● **Exercise instructions**
#1 In the news report on the Oak Ridge strike, what was the delegates' vote to reject Martin Marietta's contract offer?
#2 Rewrite the news report on the Oak Ridge strike from "A strike by" to "the bargaining table.", changing "strike" to "walkout".
#3 Continue the news report on the Oak Ridge strike past its last sentence.

(Beginning of Extracted text)

A strike by production and maintenance workers at a Tennessee nuclear weapons plant and research laboratory operated by Martin Marietta Corp. entered its fourth day yesterday, and the federal mediator assigned to the dispute said he had no immediate plans to call representatives from management and labor back to the bargaining table.
"I think we need to let the dust settle for awhile," said Lonnie Stokes, a federal mediator based in Knoxville.
Union members at the Y-12 nuclear weapons production plant and the Oak Ridge National Laboratory in Oak Ridge, Tenn., formed picket lines Saturday afternoon when delegates from 17 unions represented by the Atomic Trades and Labor Council voted 23 to 20 to reject a contract offer from Martin Marietta Energy Systems Inc., a subsidiary of the Bethesda corporation.

(End of Extracted text)
(Beginning of Information shown)

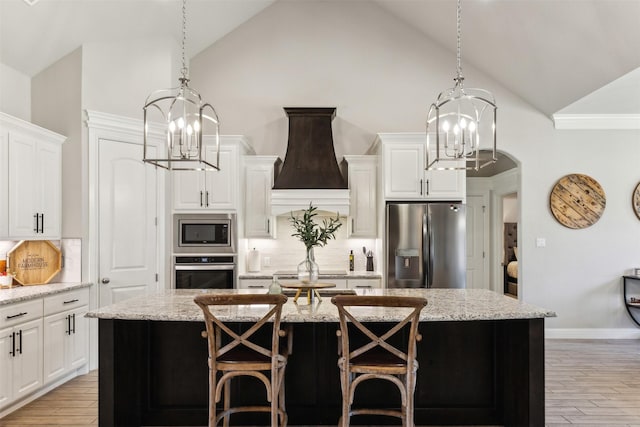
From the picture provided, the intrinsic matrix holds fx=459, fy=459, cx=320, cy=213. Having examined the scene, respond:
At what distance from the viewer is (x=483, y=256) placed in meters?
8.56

(End of Information shown)

● **Answer set**
#1 23 to 20

#2
A walkout by production and maintenance workers at a Tennessee nuclear weapons plant and research laboratory operated by Martin Marietta Corp. entered its fourth day yesterday, and the federal mediator assigned to the dispute said he had no immediate plans to call representatives from management and labor back to the bargaining table.

#3
Both facilities remain open, but production has come to a halt at the Y-12 plant. About 3,200 of the 7,200 workers at Y-12 and 900 of the 5,000 workers at Oak Ridge National Laboratory are on strike, according to Martin Marietta spokeswomen Carol Grametbauer.
Grametbauer said the strike's impact was much greater at the Y-12 plant because striking employes there were involved with primary production tasks, while those at Oak Ridge National Laboratory were involved mainly with maintenance.
The Y-12 plant, the only one of its kind in the nation, fabricates uranium components used in all U.S. nuclear weapons systems, according to Department of Energy spokesman Jim Alexander. The strike will not have any immediate effect on the nation's nuclear stockpile, Alexander said, but could pose a serious problem if it continues.
Martin Marietta has been negotiating a new contract with the unions since April. Their original three-year contract expired last week.
Negotiations have foundered on Martin Marietta's proposal to make craft classifications more flexible. Management officials have called the move a productivity issue, arguing that consolidating the responsibilities of workers in different craft groups would render the facilities more efficient. The unions oppose the measure as a "cancer that will spread to other areas," according to ATLC President Bob Keil.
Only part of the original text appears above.